Polian tells the tale of one smokescreen that came together by accident. He was general manager of the Carolina Panthers for their first draft in 1995, when they had the first overall pick, and how they were able to trade down and still get the player they wanted.
"We were really looking at (quarterbacks) Steve McNair and Kerry Collins with the first pick," Polian says. "We hadn't decided which one we liked. But we also didn't have a physical on (tailback) Ki-Jana Carter, who many people thought was going to be the first pick in the 1995 draft. And the press in Carolina, you can imagine they were foaming at the mouth to find out who it was."
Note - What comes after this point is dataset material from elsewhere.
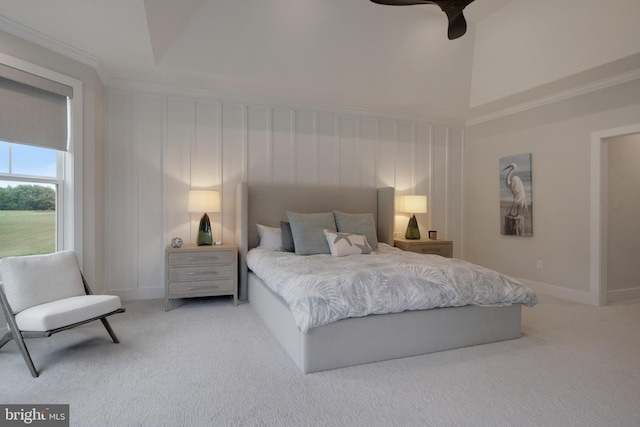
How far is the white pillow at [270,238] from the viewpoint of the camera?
13.9 ft

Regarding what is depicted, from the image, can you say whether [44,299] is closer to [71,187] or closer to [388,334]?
[71,187]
The Panthers were in the midst of OTAs at Winthrop College when they brought Carter in for medical due diligence.
"We didn't have our complex yet," Polian says. Winthrop "was a very nice facility, but it was wide open. So we brought Ki-Jana in for a physical five, six, seven days before the draft. Then we brought him down to the facility from the hospital to meet with (coaches). ... We were practicing and took Ki-Jana out to watch the end of practice. And so the newspaper people photographed the heck out of it.
"The next day in the newspaper, there was a headline that said, 'It's Ki-Jana!' "
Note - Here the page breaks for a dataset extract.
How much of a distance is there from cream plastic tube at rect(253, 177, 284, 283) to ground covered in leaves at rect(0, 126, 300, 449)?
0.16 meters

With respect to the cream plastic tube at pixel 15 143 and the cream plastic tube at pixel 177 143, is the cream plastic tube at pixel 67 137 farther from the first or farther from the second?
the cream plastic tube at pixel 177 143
Polian chuckles at the memory. "We had no intention of drafting a running back," he says. "And lo and behold, we got some offers for the pick based on that notoriety. And we ended up trading with Cincinnati down to five and taking Kerry Collins."
Carter's career was cut short by a devastating knee injury suffered in the Bengals' first preseason game. Collins took the Panthers to the 1996 NFC Championship game before they lost to the eventual Super Bowl champion Green Bay Packers.
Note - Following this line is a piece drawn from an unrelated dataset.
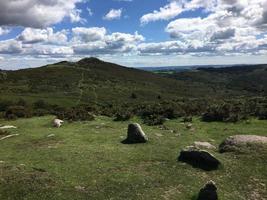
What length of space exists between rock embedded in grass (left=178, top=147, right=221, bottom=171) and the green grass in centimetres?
60

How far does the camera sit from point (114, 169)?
87.4 ft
That was an era when "media" meant newspapers, TV and radio. Now it also means web sites, blogs and tweets. There are so many new ways to get information — and disinformation — out instantly.
"In this modern world of technology ... you can get snippets of information," Gruden says, "but that doesn't mean you're getting all the information.
"I used to say be careful of the perception because it will paint the reality of the facts."